→ Exercise prompt
Count how many lines of the records contain the string "instances", treating uppercase and lowercase as different. Reply with that number alone.

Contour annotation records
--- --- ---

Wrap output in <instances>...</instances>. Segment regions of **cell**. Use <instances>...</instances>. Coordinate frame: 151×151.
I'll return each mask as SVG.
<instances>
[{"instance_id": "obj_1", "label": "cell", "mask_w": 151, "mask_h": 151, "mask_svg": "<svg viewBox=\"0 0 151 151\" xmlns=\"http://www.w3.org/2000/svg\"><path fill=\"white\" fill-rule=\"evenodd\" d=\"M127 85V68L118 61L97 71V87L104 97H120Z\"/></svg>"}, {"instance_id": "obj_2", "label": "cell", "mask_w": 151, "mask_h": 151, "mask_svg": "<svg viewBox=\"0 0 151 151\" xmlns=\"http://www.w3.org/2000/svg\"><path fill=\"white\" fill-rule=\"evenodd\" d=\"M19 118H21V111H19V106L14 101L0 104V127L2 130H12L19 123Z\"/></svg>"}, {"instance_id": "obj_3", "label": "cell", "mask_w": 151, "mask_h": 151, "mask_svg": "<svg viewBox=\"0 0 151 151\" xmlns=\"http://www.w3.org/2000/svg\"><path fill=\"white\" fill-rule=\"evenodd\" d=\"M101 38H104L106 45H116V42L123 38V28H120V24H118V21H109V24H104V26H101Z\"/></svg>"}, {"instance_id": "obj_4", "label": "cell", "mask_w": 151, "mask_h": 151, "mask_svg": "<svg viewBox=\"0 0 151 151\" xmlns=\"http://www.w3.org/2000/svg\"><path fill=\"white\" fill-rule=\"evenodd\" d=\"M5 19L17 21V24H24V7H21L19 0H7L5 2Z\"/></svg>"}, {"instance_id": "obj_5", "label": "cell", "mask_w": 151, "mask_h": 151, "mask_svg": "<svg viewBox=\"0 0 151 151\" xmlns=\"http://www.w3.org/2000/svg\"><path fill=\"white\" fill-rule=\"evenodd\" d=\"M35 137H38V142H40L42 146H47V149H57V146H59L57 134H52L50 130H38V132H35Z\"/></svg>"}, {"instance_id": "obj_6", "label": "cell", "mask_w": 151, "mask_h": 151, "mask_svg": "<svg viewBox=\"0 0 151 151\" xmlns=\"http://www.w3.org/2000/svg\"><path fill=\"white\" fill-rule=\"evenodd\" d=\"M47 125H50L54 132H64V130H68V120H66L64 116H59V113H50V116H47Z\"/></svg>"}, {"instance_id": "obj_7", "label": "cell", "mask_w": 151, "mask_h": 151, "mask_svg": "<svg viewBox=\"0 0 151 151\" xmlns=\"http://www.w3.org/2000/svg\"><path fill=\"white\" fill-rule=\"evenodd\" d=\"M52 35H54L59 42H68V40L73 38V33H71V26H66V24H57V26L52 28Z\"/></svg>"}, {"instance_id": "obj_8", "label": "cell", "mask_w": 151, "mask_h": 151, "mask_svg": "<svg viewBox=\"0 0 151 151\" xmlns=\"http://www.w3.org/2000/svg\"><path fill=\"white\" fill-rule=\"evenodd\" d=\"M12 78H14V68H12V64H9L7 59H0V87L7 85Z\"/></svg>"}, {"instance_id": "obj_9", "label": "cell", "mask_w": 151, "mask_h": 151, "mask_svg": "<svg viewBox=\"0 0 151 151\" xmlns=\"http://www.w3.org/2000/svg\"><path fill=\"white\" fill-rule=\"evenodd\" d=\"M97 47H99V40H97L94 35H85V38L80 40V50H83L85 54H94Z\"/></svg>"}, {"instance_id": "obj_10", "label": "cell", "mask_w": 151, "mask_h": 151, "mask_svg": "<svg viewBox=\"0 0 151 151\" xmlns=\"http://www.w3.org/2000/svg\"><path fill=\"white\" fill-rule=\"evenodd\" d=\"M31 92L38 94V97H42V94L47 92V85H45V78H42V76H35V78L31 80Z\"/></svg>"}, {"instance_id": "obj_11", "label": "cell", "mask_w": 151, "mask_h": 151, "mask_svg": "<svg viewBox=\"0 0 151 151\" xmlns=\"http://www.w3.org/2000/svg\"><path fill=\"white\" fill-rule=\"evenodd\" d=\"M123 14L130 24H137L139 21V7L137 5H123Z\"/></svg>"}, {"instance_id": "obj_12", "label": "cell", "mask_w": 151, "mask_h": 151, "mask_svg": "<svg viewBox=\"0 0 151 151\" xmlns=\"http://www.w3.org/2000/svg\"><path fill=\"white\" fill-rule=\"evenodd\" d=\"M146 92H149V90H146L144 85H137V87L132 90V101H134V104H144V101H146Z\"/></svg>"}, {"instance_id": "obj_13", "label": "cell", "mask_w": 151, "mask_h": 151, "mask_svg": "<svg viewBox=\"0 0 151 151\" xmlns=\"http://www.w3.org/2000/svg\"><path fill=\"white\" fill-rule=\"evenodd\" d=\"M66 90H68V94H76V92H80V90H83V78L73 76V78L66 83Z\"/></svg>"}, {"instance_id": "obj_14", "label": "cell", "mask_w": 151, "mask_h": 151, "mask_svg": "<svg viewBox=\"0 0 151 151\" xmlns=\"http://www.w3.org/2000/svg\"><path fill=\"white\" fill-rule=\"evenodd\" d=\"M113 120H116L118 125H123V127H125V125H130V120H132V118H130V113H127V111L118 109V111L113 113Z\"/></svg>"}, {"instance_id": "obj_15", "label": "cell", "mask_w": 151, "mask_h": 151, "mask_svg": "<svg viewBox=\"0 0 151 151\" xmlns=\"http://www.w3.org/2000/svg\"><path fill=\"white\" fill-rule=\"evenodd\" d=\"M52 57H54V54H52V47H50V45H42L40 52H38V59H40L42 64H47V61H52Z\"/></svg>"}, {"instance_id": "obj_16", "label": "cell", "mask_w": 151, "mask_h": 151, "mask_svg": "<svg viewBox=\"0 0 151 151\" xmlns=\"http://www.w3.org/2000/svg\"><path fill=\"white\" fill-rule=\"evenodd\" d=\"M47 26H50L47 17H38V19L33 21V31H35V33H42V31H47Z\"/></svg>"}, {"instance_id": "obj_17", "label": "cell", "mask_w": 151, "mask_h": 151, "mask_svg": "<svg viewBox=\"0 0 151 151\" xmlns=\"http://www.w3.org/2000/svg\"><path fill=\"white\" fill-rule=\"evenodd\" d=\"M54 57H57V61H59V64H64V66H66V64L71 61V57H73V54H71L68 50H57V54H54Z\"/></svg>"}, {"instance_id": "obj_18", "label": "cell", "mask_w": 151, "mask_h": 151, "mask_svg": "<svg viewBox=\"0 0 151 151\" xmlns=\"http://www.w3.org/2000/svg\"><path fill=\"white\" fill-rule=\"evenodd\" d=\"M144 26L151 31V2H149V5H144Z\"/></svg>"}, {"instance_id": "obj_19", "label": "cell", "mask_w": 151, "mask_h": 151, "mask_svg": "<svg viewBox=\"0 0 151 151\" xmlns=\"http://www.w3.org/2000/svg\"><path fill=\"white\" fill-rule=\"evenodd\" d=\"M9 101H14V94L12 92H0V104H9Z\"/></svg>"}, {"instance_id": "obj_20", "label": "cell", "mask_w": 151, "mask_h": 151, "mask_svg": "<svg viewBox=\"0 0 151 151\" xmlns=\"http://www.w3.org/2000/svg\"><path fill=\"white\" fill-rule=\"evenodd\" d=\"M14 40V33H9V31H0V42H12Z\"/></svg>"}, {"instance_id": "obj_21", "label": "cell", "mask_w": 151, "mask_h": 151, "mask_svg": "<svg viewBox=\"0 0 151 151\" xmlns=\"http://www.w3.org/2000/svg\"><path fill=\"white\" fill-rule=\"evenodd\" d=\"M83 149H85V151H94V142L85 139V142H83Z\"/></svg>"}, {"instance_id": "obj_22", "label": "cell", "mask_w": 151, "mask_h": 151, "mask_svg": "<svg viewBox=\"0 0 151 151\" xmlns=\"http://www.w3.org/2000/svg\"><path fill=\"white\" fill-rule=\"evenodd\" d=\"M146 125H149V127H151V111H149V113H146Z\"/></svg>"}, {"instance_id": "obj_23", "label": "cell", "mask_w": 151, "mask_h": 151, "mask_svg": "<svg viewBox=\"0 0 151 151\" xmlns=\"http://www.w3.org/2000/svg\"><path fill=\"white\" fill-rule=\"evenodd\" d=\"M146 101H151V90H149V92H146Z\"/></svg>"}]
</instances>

--- --- ---

→ Solution below
3